Under the new terms, the salary floor for KU graduate teaching assistants would go from $13,000 to $14,000 for the 2014-15 school year and to $14,250 for 2015-16. KU said it expects the contract to be voted on by the Kansas Board of Regents at its June meeting.

Members of KU’s Graduate Teaching Assistants Coalition, a union originally founded in the 1990s and affiliated with the American Federation of Teachers, said the negotiations with administrators that started in early May were amicable and productive.

“I was very pleased with how negotiations went,” said Laurie Petty, a Ph.D. student in sociology at KU and a GTAC member who helped negotiate the new contract. “Everybody seemed to be on the same page with wanting to make changes that benefit GTAs and the university.”

The new minimum pay was calculated by the university based on available funds and would raise the pay of 39 percent of GTAs, said Ola Faucher, director of KU’s human resources office.

KU’s long-term strategic plan calls for an increase in graduate student pay to help advance recruitment efforts. In fall 2013, the average salary for GTAs with a 9-month appointment was $15,072, according to the KU Office of Institutional Research and Planning. At the time KU had 1,108 GTAs.

Across the U.S., the average wage for college GTAs in 2013 was $31,810, more than twice that of GTAs at KU, according to the U.S. Bureau of Labor Statistics.

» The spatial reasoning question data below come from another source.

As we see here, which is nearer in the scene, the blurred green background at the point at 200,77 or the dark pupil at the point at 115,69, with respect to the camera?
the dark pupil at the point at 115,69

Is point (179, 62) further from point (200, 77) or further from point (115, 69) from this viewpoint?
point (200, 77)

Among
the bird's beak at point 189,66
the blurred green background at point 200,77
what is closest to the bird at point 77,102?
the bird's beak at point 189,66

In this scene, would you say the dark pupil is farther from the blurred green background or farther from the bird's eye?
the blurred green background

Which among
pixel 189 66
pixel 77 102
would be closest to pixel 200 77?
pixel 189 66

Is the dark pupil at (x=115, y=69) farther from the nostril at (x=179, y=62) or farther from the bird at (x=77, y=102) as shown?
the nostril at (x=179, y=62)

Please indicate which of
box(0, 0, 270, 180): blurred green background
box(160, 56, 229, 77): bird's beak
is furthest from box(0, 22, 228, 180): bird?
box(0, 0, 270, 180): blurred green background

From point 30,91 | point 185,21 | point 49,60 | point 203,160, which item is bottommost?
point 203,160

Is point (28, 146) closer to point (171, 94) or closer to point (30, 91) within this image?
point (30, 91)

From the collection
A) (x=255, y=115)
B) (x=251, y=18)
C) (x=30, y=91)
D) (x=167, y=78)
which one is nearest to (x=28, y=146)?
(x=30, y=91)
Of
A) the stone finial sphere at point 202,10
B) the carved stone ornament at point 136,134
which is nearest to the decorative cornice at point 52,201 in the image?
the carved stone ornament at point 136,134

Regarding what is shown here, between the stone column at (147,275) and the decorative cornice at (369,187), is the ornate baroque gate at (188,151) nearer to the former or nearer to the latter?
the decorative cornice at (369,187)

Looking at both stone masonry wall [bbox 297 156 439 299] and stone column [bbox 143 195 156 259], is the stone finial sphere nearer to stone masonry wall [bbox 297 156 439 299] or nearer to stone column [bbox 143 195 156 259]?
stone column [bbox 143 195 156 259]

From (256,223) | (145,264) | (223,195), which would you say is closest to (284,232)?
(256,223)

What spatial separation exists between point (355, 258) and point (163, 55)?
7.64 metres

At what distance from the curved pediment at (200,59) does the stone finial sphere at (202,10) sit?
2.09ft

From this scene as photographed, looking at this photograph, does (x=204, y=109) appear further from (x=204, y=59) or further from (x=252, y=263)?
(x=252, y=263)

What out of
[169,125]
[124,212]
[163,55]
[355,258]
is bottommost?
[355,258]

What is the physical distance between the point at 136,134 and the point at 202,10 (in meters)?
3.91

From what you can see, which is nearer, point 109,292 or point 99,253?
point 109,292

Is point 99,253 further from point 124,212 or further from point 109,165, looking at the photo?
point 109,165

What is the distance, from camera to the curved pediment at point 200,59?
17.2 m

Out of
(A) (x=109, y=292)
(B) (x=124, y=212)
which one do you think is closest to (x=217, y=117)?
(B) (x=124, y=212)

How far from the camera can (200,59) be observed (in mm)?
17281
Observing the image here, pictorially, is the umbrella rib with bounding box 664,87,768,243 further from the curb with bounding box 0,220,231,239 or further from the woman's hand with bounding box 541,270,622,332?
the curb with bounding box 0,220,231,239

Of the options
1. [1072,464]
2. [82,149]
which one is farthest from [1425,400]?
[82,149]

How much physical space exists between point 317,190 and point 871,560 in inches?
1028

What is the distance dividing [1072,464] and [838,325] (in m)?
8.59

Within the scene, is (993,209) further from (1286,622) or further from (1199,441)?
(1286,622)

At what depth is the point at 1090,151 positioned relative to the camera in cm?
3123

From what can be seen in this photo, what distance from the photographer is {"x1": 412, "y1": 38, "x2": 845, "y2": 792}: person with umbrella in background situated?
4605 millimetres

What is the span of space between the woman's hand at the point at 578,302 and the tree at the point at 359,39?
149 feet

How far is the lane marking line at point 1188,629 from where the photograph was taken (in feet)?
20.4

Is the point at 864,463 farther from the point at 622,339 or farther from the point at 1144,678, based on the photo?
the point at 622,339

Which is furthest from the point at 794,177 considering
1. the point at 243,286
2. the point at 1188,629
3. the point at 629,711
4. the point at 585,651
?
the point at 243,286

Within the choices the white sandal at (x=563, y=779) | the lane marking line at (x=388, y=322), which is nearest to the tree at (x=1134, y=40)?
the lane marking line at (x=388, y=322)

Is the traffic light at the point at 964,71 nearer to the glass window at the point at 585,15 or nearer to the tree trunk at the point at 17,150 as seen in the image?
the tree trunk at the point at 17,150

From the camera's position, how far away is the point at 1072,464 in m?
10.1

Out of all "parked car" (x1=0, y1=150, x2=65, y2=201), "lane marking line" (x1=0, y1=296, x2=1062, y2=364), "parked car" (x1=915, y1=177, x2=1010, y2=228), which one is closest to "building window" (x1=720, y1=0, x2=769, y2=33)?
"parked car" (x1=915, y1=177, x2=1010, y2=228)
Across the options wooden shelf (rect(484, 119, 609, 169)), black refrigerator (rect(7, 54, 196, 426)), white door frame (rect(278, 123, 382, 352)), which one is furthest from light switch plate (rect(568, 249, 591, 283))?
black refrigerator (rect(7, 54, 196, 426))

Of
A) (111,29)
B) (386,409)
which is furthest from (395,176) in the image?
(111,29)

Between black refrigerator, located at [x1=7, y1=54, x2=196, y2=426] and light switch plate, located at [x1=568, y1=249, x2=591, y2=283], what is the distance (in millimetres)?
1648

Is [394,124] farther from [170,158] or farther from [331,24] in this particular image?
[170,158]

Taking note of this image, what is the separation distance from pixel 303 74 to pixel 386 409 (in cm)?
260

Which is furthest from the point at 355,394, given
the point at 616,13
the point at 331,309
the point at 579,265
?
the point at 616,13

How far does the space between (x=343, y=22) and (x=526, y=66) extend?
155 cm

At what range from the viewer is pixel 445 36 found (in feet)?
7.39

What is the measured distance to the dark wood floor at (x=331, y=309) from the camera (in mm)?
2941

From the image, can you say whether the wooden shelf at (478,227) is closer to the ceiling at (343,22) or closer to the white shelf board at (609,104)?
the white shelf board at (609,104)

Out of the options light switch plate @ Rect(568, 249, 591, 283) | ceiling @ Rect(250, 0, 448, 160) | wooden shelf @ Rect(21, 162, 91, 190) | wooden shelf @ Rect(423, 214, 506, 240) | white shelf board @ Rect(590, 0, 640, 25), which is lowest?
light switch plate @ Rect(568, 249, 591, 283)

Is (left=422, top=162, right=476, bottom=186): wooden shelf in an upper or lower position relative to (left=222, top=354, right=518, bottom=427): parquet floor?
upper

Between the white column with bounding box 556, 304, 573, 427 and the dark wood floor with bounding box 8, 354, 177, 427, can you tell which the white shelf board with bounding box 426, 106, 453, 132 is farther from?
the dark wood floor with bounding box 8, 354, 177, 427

In a statement KU Chancellor Bernadette Gray-Little said, “This agreement rewards graduate students for their contributions as instructors and will help us recruit talented scholars to continue their studies at KU.”

GTAs could see further boosts to their salary under pay increases in KU’s most recent tuition proposal to the regents. The proposal calls for merit-based raises and would allow for an average increase of 1.75 percent for faculty and staff across the university, including graduate student workers.

Merit increases for GTAs under the proposal would total $290,000, according to figures provided by KU’s public affairs office. Raises for graduate research assistants would cost the university an additional $7,000.

KU administration opened the negotiations over the GTA contract this spring after it had remained unchanged since 2010. Petty said that more than a third of union members voted on the new contract, and it “passed overwhelmingly” among the voting members.

The new contract will last for two years, down from the typical three-year contract of years past. GTAC had requested the change.

“In the past after negotiations, things die down a bit over the next three years,” said Shane Willson, a Ph.D. in sociology at KU and a GTAC negotiator. “When it’s time to negotiate again, the people who were active last time have graduated and gone off.”

The two-year contract will make it easier for the union to establish continuity for its goals and “help the next generation along,” Willson said.